Opponents of the amendment said that the measure will encourage foreign ownership of Missouri farms and that farmers’ rights were already guaranteed under existing legislation.
Both sides said outside interests were a factor in the vote. The St. Louis Post-Dispatch says pro-amendment forces spent more than $1 million on their campaign, including a last-minute ad-buy of $230,000. The paper did not report spending by opponents of the amendment.
The Los Angeles Times reports on a fracking study that raises concerns over how the practice could affect drinking water.
Energy companies are fracking for oil and gas at far shallower depths than widely believed, sometimes through underground sources of drinking water, according to research released Tuesday by Stanford University scientists.
The study hasn’t found actual contamination, but the shallow depths at which some companies are fracking is troublesome, the study says.
Proposed mergers in the cable and satellite-TV business have viewers of the cable channel RFD-TV worried.
“About half of the thousands of letters the FCC has received about Comcast’s proposed takeover of Time Warner Cable and AT&T’s planned acquisition of DirecTV have come from viewers who want their RFD-TV,” reports FierceCable.Com.
The viewers are worried that a merger between bigger companies will squeeze out a channel that focuses on things they want to watch, like Classic Tractor Feverand All-American Cowgirl Chicks. It’s not the sort of programming that draws big audiences in urban and suburban markets, and that’s the concern: those markets are where big companies like Comcast and AT&T put their major focus.

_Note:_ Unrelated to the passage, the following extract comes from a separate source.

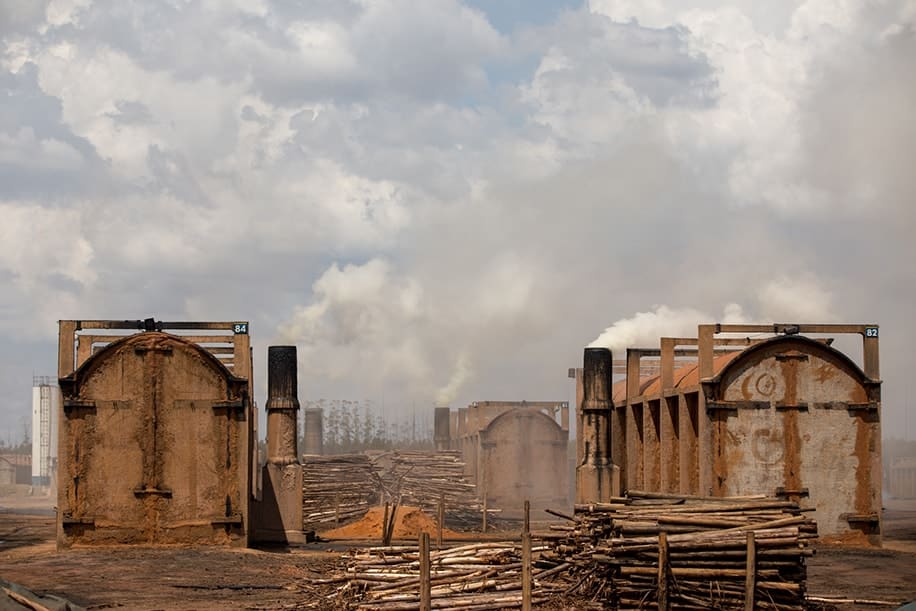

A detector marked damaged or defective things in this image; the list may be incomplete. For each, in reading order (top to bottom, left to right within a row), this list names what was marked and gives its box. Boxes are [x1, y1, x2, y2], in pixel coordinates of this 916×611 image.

rusted metal kiln door [60, 332, 247, 548]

“Quite frankly there are no other TV stations out there that carry the programming that RFD carries,” Carl Saveley, an attorney from Sparks, Nev., said in a Wall Street Journal story. “If the big city boys decide to drop them, as some have already done, that programming is gone.”
High school students in Indiana are being asked to share their ideas about how to improve the quality of life in their rural communities and small towns through the “My Community, My Vision” program.
The program invites students to submit essays outlining plans for encouraging positive changes in their home communities, based on the students’ own research and consultation with local leaders.
Five applicants will be selected to develop more detailed plans with assistance of graduate students from the Ball State University School of Urban Planning and the Indiana Housing and Community Development Authority. The five finalists will each receive a $500 award for their sponsoring organization, according to a press release. The lieutenant governor’s office is sponsoring the essay contest.